I have always wanted a cat, but since my mother was allergic I was never allowed. I swore I’d get one as an adult, but somehow never did. Between the rabbits, the chicken, the frogs and the hamster, I forgot about the cat.  Then, we had a rat infestation at the same time that Jasmijn was begging for a new pet for her birthday, and I suddenly found myself at a cat shelter. Imagine twenty cats looking at you through bars, some sleeping, some meowing neurotically, some just sitting there and staring. Where do you even start? Luckily, most were kittens, and we’d decided to go for a slightly older one, a female, as they were supposed to be better hunters. That narrowed it down a bit. I approached one pretty tree-coloured one, and stuck my hand through the bars. She woke up, stretched her back, and walked to the bars. She started nuzzling my hand, for a good few minutes, and when I retracted it, sat there and stared. Those big green eyes…

I was sold. As a formality, I looked at the other cats, which were nice enough. But they weren’t her. That weekend we came back with the family, she was allowed out for a minute, and after more admin and tough questions than were needed to deliver a baby, we were allowed (only just) to take her home.

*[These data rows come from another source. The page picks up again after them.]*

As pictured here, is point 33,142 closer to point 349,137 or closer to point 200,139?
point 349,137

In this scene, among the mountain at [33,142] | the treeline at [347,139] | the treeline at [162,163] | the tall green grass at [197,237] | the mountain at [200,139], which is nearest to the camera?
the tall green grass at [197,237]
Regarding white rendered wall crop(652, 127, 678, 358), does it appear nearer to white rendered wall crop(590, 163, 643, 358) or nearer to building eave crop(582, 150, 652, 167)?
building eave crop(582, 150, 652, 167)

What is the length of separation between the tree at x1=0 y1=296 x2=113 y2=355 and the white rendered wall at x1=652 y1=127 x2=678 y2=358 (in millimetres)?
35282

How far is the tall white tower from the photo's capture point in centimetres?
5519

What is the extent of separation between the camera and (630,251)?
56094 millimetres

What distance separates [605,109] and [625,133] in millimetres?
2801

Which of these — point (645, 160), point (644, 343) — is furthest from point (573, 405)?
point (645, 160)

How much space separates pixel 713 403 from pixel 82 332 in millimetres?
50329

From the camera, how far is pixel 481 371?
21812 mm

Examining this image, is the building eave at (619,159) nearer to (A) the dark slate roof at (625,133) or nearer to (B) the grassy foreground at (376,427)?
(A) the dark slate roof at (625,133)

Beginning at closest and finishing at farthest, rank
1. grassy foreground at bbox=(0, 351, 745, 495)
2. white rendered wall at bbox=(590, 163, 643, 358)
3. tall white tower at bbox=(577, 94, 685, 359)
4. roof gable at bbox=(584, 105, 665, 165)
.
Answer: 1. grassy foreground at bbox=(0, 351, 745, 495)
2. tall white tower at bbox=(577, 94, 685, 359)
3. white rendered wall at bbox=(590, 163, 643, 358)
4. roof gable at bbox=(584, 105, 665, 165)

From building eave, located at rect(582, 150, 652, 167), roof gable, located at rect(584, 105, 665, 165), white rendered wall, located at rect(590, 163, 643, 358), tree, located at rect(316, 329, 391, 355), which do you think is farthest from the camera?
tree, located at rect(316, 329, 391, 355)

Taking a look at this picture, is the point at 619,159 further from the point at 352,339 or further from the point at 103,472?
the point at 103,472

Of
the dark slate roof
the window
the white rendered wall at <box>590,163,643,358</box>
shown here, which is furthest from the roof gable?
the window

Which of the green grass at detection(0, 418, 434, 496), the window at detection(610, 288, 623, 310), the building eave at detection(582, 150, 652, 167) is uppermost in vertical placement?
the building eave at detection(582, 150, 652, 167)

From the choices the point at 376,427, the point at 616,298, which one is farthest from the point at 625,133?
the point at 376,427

We put her up in the small study room and she ran under the cabinet. From there, she started to look the cat out of the tree. Slowly, she comes out, if you sit next to her on the floor, and cuddles up, rubbing her head to your hands, legs, side, basically every part of your body she can reach, purring along. She will settle for nuzzling a doorpost or chair leg too. When we open the door to the living room, slowly, after much deliberation, she sets a few steps in the room. One slight noise or movement, brings her back into her safe room. Until she realises there are cuddles to be had, and she forces herself out.  After, she sits and stares. She watches, with those massive green eyes. She looks the cat out of the tree, and doles out cuddles. We all love our Mitzi already, even if she is the laziest, shyest, cuddliest cat I have ever seen. I can’t see her killing a fly. Our rats will be happy too.